L'affermare, tuttavia, il carattere abnorme della sentenza di incompetenza emessa dal giudice per le indagini preliminari sulla richiesta di archiviazione avanzata dal pubblico ministero, per l'essenziale ragione che essa, come accennato all'inizio, non è preceduta dall'esercizio dell'azione penale, non significa lasciare privo di soluzione il problema pratico, effettivamente esistente, al quale, con la tesi prospettata nell'impugnato provvedimento si è inteso ovviare;
il problema, cioè, costituito dalla situazione di stallo che potrebbe verificarsi nel caso in cui, dichiarata l'incompetenza con ordinanza, ai sensi dell'art. 22, comma 1, c.p.p., e restituiti quindi gli atti al pubblico ministero, questi non condividesse il contenuto decisorio di detta ordinanza e rinnovasse, quindi, la richiesta di archiviazione (essendogli preclusa, giusta costante orientamento di questa Corte, la possibilità di denunciare conflitto, sia pure sotto il profilo del c.d. "caso analogo" di cui all'art. 28 comma 2 c.p.p.). Ritiene infatti la Corte che, verificandosi siffatta ipotesi e postulandosi comunque la completezza delle indagini, anche per quanto riguarda l'accertamento degli elementi incidenti sulla determinazione della competenza (sia per materia che per territorio), ben potrebbe il giudice per le indagini preliminari ordinare, ai sensi dell'art. 409,. Comma 5, c.p.p., la formulazione dell'imputazione, alla quale farà seguito la fissazione dell'udienza preliminare. E poiché detta formulazione dell'imputazione non può che essere considerata una forma di esercizio, sia pure coatto dell'azione penale, ne deriva che, in sede di udienza preliminare, nulla impedirebbe al giudice di dichiarare, con sentenza, in piena ed incontestabile osservanza dell'art. 22, comma 3, c.p.p., la propria ritenuta incompetenza.

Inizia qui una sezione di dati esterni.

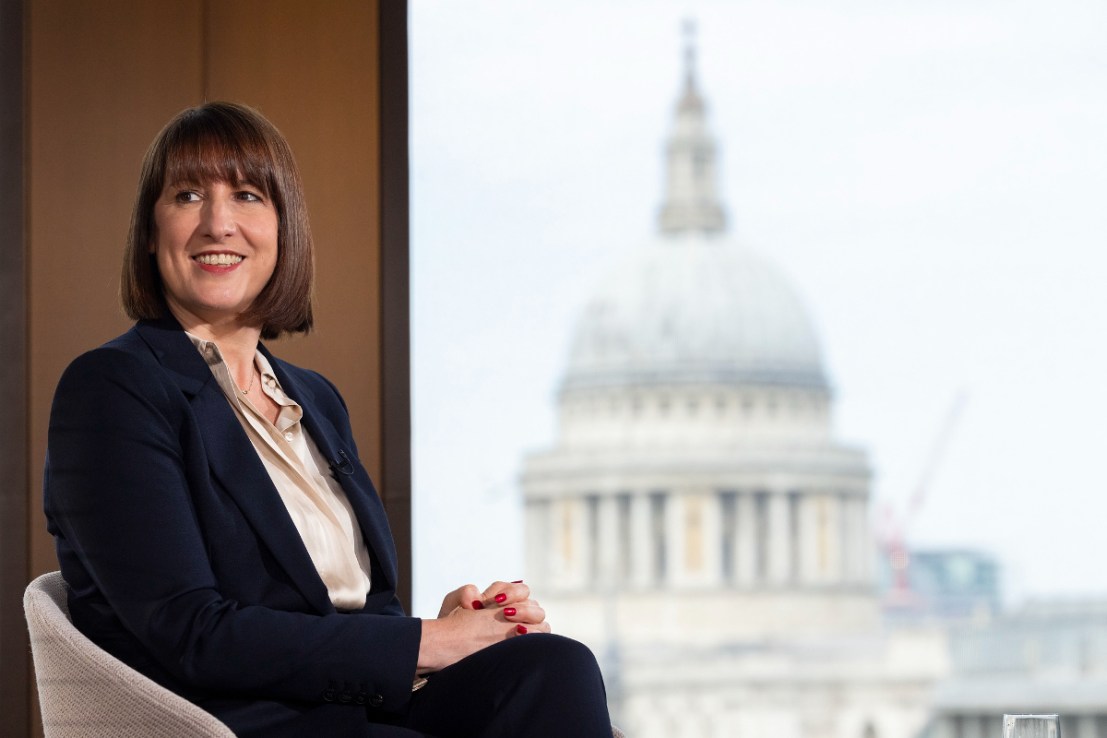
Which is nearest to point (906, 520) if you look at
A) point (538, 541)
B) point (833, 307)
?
point (833, 307)

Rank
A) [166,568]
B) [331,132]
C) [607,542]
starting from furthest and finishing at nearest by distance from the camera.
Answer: [607,542] → [331,132] → [166,568]

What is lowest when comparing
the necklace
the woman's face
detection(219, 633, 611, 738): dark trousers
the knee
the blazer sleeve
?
detection(219, 633, 611, 738): dark trousers

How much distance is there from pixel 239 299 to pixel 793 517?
122ft

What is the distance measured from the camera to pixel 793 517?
37.6m

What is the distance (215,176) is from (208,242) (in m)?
0.06

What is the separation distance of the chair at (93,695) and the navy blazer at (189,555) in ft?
0.09

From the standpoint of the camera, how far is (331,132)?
93.5 inches

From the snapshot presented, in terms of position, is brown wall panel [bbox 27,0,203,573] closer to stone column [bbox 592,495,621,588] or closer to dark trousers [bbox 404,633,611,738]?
dark trousers [bbox 404,633,611,738]

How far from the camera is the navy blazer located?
3.72 ft

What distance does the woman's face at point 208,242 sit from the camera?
4.32 ft

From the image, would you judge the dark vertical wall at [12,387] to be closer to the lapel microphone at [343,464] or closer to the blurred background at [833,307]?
the lapel microphone at [343,464]

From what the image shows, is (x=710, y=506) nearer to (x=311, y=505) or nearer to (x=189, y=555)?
(x=311, y=505)

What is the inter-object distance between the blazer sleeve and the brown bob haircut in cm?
15

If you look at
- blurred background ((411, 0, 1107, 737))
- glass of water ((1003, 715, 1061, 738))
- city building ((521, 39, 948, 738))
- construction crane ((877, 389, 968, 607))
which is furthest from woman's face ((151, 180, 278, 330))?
construction crane ((877, 389, 968, 607))
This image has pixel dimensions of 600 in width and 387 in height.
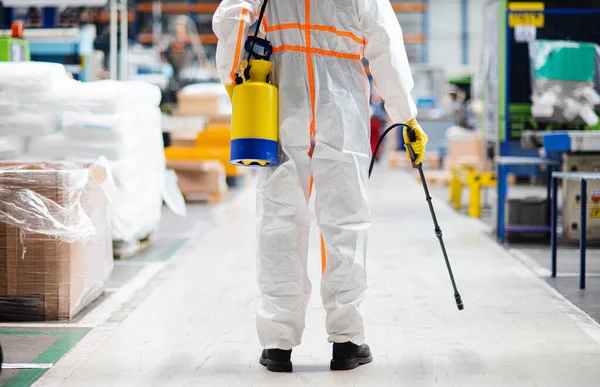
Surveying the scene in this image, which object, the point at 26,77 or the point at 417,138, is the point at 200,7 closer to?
the point at 26,77

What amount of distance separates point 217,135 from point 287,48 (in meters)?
8.39

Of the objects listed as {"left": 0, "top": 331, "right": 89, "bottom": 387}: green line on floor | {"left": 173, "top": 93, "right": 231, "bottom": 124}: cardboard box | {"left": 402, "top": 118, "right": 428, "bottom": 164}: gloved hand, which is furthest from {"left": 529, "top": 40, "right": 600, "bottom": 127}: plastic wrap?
{"left": 173, "top": 93, "right": 231, "bottom": 124}: cardboard box

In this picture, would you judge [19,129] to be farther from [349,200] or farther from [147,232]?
[349,200]

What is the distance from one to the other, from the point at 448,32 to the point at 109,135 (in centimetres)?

Conclusivamente, riconosciuto, per le ragioni anzidette, il carattere abnorme dell'impugnato provvedimento e, quindi, l'ammissibilità (secondo i principi costantemente affermati da questa Corte), dell'interposto ricorso per cassazione, il detto provvedimento va annullato senza rinvio, con trasmissione egli atti all'ufficio giudiziario che lo ha adottato per il corso ulteriore.
P.Q.M.
La Corte annulla senza rinvio il provvedimento impugnato;
dispone la trasmissione degli atti al giudice per le indagini preliminari del tribunale di Macerata per il corso ulteriore. Così deciso in Roma, il 6 aprile 1998.